Is the younger sister a ghost? Apparently. Is the older sister an alter-ego of the stepmother? Why was the older sister in a mental hospital? Or was it both of them? If the younger sister is a ghost, how did she die? Did she get beaten to death inside of that sack or was that something the older sister imagined? If so, who did it, the older sister or the stepmother? We see scenes of each doing it, with no explanation as to which is the case. In either case, why was she killed? If the younger sister was beaten to death in a sack, why is she later shown being killed by a wardrobe containing her mother's body falling on top of her? How much of this happened in the past and how much in the present? Is the stepmother a psycho? How did the mother die? If the stepmother killed her, what is the explanation for the two of them living in the same house together? If the father did it, why? Why did the dinner guest's wife go into a violent seizure? Who was the greasy kid she saw under the sink? Why would that ghost appear to someone largely irrelevant to the story? Etc., etc., ad infinitum.
The only possible answer to any and all of these questions is: Anybody's guess.
Since there's nothing identified as the final, actual fact, they all remain as arbitrary possibilities, and there is no logical thread tying any of it together. The only proper, rational response to an arbitrary assertion is: Who cares?
A writer bailing out on his responsibility to construct a coherent story is a phenomenon deserving designation as: contemptible laziness in storytelling - not "masterpiece," no matter what the sets and technical aspects look like.
"Tale of Two Sisters" is a pretty building with no internal framework - it collapses into the void where a solid, logical story with a coherent resolution needed to be.
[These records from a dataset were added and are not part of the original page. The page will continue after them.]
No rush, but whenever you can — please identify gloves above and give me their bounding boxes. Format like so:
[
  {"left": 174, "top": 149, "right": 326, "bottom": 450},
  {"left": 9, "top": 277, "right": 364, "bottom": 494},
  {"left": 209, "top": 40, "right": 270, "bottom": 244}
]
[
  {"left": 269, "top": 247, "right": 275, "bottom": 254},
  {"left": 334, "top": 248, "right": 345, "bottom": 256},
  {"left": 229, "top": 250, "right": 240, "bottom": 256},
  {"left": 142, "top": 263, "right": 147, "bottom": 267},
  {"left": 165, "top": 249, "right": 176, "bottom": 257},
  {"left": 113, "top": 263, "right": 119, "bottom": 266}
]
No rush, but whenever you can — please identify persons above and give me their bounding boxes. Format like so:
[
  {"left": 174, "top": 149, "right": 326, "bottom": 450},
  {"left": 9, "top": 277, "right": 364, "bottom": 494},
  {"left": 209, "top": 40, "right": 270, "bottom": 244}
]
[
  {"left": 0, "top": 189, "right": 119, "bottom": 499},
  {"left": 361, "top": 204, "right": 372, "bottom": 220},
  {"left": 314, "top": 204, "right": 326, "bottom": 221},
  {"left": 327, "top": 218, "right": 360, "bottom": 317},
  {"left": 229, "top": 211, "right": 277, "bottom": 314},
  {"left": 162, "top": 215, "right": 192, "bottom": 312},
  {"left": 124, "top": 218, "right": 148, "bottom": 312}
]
This film exists for the sole purpose of making fools of fans of Asian horror who are looking for another "Ju-On." Save some time and justifiable anger and pick up Takashi Shimizu's excellent little fright-fest instead, or any of the four films mentioned above.
Regardless of how it's embellished, packaged and promoted, a motion picture is only as good as the story at its core, and this one is irretrievably flawed.